For many of us, food provides comfort. Yet, for children who lived in institutions, feeding time may have been void of warmth and nurturance. Bottles may have been propped or given at arm’s distance. Portions may have been controlled or even withheld as punishment. Excessive soda, candy, or fast foods, may have been rewards. Changing a child’s eating habits can take time.

Food selections for older children should be modified gradually. One way is to encourage children to assist in the preparation of meals, especially when new foods are being introduced. Combine new, nutritious foods with old favorites. If children are hesitant to try unfamiliar foods, continue to offer them. Keep in mind that most children will not try a new food until it has been offered ten to fifteen times. Remember that the appearance of food is frequently more important to a child than its taste. Healthy foods sometimes need to be disguised or blended in with old favorites.

In general, children should be given choices from a number of healthy foods each day. With many children, changing the setting in which they eat may be as important as changing the diet. Meals should be relaxing and enjoyable, providing fun, not fights. Consider using tablecloths, placemats, or napkins picked out by the child. Mealtime should mean eating and family time, with no TV, headphones, reading, or phone calls.

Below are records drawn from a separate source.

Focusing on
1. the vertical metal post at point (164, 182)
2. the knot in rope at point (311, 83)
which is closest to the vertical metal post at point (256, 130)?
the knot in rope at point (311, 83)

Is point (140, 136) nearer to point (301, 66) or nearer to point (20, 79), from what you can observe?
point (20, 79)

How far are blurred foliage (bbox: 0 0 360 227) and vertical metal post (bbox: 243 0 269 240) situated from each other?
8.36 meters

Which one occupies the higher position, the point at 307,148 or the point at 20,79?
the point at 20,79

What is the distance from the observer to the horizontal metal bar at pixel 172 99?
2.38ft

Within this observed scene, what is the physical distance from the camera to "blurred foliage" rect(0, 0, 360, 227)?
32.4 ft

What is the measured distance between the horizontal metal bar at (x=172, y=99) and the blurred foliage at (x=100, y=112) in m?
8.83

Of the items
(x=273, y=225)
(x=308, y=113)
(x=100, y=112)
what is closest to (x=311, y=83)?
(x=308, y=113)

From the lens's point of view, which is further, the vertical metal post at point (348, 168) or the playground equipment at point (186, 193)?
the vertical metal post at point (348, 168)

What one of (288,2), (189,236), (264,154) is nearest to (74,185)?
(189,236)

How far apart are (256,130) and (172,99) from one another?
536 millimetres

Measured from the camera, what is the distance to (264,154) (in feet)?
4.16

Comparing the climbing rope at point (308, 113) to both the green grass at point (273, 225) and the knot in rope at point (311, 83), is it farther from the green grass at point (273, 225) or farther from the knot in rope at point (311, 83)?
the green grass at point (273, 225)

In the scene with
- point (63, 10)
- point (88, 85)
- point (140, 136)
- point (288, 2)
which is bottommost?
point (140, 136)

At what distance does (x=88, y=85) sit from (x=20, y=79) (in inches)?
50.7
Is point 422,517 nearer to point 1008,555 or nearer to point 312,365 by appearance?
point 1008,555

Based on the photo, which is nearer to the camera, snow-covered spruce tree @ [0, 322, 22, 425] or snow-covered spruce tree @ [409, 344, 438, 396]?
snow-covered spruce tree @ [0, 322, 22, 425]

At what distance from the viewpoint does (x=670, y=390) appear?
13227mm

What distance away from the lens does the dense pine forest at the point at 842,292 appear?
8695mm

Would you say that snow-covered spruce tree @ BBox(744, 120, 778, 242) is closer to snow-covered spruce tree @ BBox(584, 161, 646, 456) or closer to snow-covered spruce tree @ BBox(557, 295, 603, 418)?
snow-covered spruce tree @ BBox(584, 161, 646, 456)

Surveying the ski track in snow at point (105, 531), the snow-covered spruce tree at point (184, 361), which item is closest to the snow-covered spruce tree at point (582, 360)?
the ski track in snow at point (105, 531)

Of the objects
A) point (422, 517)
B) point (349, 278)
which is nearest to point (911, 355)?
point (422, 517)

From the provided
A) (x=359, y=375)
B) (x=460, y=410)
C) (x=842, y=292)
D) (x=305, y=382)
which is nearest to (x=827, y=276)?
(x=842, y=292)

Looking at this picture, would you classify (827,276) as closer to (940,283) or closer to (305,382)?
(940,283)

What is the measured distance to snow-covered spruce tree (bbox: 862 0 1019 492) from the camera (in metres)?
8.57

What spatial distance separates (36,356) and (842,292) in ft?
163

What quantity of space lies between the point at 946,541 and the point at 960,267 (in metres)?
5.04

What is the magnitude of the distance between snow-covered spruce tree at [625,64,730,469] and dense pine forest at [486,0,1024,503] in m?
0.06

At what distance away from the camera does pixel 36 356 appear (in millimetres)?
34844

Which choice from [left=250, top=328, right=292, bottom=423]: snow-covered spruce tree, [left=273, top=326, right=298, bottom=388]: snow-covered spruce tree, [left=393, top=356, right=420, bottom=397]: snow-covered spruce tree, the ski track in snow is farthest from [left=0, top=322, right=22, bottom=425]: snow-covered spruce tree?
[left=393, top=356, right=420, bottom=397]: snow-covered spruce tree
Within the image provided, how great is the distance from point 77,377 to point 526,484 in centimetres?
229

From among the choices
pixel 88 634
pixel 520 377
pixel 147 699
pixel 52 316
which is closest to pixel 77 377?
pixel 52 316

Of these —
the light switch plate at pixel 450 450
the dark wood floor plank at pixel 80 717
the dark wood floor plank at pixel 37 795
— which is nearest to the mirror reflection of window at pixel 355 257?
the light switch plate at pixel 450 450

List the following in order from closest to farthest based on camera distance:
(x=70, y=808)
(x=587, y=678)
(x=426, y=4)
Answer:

Other guidelines for nutritional health:

  • Be flexible. It may be inappropriate to change the mealtime environment soon after placement. Strict insistence on routine will only set up ongoing food and nutrition struggles. Forcing children to clear their plate may lead to unhealthy eating habits later in life.
  • Look at the long-term goal, rather than the intake at each meal. Even as a child learns to make better food selections, there will still be days when he does not want to eat or doesn’t want to choose healthy food. Positive feedback on “good” days will prevent food issues from interfering with overall adjustment.
  • For some children, textures of food is an issue. Pureed food may help them adjust to different consistencies. Food pieces may be gradually introduced. Children uncomfortable with spoon-feeding or forks should be allowed more freedom with finger feeding. If problems with textured foods or table utensils persists, referral to a speech therapist or occupational therapist for oral-motor therapy should be considered.
  • Poor dental hygiene and undiagnosed tooth and gum disease may interfere with eating habits. All children over the age of one should have routine dental examinations. Parents should share information about the child’s past medical history and previous malnutrition. Dental care should be especially aggressive for children who lived where water is not fluorinated.
  • A child who was previously deprived of food may gorge at meals or hide food for later. Explaining that food is plentiful in his new home may not be enough. Consider giving such children food to eat whenever they want it. This behavior may be gradually extinguished by allowing a child to carry a bag of food around, or by placing a basket of non-perishable food in her room.
  • Remember food recommendations by the numbers: 5 servings a day of fruits and vegetables, 3 a day of dairy products. The number of servings recommended does not vary by age, just the portion sizes. The average toddler serving size is one-quarter of an adult serving. Nutrition labels are helpful with content of foods, but the printed portion sizes are mainly for older children and adults. Milk intake for toddlers should not exceed 16-24 ounces per day. Unless advised otherwise by a medical or nutritional specialist, infants should continue formula or breast milk until a year of age; low fat milk should not be introduced until after age two.
  • Limit juice and sweetened drinks. Many children love juice, but even 100% juice drinks are not good in excess. For younger children, juice should be limited to 4 to 6 ounces per day.

With time, patience, and flexibility, most children will improve their eating habits, while learning important lessons for a lifetime of good health.


Deborah Borchers, M.D., is a founding member of the American Academy of Pediatrics Section on Adoption and Foster Care, and the mother of three children adopted internationally.